» Records shown
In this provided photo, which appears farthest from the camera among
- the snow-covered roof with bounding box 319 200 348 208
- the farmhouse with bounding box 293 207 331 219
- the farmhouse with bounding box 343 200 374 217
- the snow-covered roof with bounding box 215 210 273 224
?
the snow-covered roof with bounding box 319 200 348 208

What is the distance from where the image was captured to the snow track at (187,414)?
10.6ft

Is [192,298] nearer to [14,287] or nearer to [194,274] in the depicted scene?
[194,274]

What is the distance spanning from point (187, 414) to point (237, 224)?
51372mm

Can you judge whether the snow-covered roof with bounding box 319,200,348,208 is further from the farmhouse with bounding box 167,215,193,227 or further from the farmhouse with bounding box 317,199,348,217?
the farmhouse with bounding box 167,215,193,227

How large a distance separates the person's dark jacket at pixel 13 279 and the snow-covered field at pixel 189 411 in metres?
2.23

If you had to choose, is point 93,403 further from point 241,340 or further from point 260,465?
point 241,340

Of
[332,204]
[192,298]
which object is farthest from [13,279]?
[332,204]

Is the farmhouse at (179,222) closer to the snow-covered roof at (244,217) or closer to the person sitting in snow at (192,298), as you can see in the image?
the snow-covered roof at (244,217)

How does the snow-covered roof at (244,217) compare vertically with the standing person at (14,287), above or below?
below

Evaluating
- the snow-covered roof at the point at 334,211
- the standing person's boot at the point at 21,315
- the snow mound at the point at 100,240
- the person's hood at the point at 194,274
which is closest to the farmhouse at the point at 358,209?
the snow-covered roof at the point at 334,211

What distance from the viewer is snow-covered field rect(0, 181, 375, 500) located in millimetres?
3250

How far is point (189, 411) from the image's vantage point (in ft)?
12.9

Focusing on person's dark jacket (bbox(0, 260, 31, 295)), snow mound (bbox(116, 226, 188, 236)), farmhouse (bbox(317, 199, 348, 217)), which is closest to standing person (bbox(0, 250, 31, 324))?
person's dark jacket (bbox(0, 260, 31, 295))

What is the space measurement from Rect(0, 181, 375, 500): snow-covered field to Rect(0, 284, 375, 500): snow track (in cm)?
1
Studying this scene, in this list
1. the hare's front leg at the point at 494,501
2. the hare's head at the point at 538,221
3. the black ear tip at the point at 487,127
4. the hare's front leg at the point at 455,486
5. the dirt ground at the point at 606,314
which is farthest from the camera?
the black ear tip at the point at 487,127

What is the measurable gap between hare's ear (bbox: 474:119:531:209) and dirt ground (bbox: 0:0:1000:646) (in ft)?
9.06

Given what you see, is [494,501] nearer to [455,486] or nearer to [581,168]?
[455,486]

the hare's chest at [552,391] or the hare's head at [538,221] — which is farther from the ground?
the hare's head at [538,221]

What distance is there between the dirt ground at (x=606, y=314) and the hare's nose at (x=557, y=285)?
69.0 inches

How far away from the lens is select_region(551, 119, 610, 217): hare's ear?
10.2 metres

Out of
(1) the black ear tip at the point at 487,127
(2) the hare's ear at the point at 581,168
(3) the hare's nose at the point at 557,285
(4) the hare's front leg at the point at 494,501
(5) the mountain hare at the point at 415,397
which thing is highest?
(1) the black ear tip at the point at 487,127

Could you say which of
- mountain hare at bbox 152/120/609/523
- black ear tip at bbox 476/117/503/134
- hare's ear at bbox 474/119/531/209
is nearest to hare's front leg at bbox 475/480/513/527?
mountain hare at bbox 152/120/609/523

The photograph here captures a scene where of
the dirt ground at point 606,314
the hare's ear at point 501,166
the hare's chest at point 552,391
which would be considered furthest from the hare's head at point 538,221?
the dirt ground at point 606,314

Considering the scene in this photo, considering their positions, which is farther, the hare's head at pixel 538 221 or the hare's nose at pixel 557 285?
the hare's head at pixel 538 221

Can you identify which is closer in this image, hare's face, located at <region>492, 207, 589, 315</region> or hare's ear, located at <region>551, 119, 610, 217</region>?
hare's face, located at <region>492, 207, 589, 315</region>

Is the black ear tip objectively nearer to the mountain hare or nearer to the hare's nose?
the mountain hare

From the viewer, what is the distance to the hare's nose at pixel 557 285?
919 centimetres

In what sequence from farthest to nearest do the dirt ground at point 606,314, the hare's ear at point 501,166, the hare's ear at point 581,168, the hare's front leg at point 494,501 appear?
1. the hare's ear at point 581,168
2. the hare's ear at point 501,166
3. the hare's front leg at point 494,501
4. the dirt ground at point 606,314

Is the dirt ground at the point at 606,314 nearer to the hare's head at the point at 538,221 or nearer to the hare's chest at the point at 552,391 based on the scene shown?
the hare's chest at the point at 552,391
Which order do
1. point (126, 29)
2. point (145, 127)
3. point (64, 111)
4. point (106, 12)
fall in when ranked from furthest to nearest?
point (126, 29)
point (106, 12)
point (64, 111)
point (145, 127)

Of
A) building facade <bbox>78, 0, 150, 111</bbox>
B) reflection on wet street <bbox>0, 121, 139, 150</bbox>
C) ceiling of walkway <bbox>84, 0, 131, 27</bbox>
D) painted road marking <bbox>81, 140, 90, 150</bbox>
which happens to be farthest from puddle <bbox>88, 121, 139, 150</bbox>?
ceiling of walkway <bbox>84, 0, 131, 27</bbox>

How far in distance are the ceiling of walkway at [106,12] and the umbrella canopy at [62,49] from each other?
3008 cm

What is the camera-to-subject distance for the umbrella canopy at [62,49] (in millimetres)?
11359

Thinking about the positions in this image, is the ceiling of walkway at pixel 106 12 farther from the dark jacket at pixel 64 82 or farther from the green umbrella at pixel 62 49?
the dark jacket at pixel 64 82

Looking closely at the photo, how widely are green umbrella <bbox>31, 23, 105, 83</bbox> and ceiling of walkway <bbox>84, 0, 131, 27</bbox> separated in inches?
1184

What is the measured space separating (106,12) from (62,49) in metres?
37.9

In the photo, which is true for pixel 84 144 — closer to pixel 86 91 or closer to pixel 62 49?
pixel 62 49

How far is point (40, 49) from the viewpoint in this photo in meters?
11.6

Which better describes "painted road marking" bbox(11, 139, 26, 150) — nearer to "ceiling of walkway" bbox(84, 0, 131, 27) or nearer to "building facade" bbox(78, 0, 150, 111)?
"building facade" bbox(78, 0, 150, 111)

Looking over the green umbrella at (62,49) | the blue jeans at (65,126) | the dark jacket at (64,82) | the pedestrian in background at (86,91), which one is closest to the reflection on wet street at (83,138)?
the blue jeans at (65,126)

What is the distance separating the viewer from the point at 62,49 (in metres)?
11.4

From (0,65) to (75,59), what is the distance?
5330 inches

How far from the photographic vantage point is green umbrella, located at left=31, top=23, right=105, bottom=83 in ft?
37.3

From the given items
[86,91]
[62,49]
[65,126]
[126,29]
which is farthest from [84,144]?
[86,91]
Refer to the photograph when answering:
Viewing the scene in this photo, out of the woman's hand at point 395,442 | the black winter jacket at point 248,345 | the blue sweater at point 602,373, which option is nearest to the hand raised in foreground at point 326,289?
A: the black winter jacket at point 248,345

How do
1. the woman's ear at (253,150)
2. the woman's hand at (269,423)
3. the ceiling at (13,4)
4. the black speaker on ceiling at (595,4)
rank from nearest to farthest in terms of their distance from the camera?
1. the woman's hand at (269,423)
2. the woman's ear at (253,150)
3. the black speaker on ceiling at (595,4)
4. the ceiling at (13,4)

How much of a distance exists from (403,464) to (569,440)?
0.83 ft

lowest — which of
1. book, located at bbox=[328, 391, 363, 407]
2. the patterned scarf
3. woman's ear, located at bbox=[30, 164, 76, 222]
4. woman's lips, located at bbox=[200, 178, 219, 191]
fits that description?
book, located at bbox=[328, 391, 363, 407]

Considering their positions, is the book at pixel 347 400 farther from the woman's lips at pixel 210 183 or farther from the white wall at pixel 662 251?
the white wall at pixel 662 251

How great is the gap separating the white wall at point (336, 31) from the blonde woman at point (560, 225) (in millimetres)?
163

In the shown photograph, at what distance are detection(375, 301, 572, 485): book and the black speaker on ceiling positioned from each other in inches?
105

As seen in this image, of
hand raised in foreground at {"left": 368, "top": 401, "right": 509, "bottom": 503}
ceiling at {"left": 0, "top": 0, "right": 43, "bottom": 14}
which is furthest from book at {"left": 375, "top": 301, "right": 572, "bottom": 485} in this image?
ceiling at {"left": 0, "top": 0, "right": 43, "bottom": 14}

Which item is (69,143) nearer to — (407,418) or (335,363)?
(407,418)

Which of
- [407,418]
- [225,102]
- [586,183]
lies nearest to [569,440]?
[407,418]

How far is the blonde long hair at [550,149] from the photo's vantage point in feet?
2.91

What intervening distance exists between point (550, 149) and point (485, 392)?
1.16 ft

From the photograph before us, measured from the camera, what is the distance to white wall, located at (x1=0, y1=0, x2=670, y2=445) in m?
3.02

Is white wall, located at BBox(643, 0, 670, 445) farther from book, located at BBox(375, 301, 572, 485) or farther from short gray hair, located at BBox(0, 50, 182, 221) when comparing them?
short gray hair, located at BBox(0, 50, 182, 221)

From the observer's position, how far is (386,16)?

» Your objective
Convert everything from the line containing "As seen in this image, of" down to the end of the records above into a Markdown table with the columns Row and Record line. Give each line a row number, and leave out blank lines.

» Answer below
| Row | Record line |
|---|---|
| 1 | As seen in this image, of |
| 2 | hand raised in foreground at {"left": 368, "top": 401, "right": 509, "bottom": 503} |
| 3 | ceiling at {"left": 0, "top": 0, "right": 43, "bottom": 14} |
| 4 | which is furthest from book at {"left": 375, "top": 301, "right": 572, "bottom": 485} in this image? |
| 5 | ceiling at {"left": 0, "top": 0, "right": 43, "bottom": 14} |
| 6 | Which item is (69,143) nearer to — (407,418) or (335,363)? |
| 7 | (407,418) |
| 8 | Which of |
| 9 | - [407,418] |
| 10 | - [225,102] |
| 11 | - [586,183] |
| 12 | lies nearest to [569,440]? |
| 13 | [407,418] |
| 14 | How far is the blonde long hair at [550,149] from the photo's vantage point in feet? |
| 15 | 2.91 |
| 16 | What intervening distance exists between point (550, 149) and point (485, 392)? |
| 17 | 1.16 ft |
| 18 | From the photograph before us, measured from the camera, what is the distance to white wall, located at (x1=0, y1=0, x2=670, y2=445) in m? |
| 19 | 3.02 |
| 20 | Is white wall, located at BBox(643, 0, 670, 445) farther from book, located at BBox(375, 301, 572, 485) or farther from short gray hair, located at BBox(0, 50, 182, 221) when comparing them? |
| 21 | short gray hair, located at BBox(0, 50, 182, 221) |
| 22 | From the observer's position, how far is (386,16)? |